Written task =>
Return, character for character, the lines from the one bearing "What is the distance between" through the end of the material. Omit everything before that line.

Available data =>
(begin)

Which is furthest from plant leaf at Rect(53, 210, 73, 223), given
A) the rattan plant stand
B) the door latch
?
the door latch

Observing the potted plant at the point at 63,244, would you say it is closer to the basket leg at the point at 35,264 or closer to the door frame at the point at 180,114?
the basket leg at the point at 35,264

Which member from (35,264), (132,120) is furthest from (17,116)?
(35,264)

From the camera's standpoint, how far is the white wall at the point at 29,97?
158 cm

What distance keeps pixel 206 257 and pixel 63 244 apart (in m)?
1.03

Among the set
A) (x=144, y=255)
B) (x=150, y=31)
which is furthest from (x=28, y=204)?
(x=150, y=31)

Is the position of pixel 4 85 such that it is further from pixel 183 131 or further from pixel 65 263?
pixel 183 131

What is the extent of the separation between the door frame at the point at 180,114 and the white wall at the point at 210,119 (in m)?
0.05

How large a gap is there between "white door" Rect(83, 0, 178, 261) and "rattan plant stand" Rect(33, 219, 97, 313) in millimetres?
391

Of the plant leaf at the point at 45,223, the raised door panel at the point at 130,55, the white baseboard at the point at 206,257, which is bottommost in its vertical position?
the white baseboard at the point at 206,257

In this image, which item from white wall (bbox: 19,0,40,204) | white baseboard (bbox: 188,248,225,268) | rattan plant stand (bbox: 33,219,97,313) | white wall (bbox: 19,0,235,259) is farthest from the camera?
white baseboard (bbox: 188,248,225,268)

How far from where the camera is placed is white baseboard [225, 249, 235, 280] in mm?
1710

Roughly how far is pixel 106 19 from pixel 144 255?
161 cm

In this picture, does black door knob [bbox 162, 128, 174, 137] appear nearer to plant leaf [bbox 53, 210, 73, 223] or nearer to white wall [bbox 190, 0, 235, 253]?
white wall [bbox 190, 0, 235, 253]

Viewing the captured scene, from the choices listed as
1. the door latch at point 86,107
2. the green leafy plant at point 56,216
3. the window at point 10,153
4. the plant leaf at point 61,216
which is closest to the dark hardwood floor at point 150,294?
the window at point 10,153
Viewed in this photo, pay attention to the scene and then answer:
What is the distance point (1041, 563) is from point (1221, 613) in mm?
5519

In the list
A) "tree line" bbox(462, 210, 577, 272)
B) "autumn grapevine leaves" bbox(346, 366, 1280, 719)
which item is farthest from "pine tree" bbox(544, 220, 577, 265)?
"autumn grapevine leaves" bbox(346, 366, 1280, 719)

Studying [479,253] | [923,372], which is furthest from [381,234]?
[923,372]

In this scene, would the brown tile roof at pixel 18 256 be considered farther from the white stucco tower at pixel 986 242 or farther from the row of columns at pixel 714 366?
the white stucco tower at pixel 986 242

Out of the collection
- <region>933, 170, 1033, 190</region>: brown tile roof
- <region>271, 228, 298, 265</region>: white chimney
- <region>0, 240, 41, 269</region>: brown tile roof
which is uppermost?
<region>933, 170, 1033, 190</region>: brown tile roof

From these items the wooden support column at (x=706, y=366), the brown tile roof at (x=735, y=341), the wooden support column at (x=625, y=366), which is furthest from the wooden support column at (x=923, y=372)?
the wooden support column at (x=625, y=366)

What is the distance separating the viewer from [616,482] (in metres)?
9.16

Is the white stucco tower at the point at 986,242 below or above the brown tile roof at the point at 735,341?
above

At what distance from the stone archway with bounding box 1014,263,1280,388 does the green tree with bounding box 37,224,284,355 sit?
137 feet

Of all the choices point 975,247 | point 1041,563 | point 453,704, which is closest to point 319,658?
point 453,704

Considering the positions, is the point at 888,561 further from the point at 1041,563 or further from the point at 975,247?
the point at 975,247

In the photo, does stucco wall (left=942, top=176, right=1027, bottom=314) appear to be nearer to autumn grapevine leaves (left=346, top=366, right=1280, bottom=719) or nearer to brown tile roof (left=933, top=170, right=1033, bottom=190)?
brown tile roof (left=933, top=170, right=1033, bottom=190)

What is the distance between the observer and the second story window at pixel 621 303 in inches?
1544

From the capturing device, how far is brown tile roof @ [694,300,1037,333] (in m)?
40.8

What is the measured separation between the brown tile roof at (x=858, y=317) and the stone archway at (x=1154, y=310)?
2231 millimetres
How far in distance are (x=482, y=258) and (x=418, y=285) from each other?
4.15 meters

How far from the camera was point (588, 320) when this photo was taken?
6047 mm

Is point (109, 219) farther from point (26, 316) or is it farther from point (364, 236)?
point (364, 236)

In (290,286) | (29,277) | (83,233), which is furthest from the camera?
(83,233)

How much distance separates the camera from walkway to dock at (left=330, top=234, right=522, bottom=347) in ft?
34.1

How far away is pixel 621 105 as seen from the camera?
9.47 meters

(end)

Correct answer =>
What is the distance between the observer and the second story window at pixel 621 303 in inches?
1544

From the capturing device, how far is brown tile roof @ [694,300,1037,333] (in m)?
40.8

What is the measured separation between the brown tile roof at (x=858, y=317) and the stone archway at (x=1154, y=310)?
2231 millimetres
How far in distance are (x=482, y=258) and (x=418, y=285) from each other?
4.15 meters

How far from the camera was point (588, 320) when this photo was taken?
6047 mm

Is point (109, 219) farther from point (26, 316) or is it farther from point (364, 236)?
point (364, 236)

In (290,286) | (29,277) | (83,233), which is furthest from the camera?
(83,233)

How much distance separates the camera from walkway to dock at (left=330, top=234, right=522, bottom=347) in ft?
34.1

How far away is pixel 621 105 as seen from the camera?
9.47 meters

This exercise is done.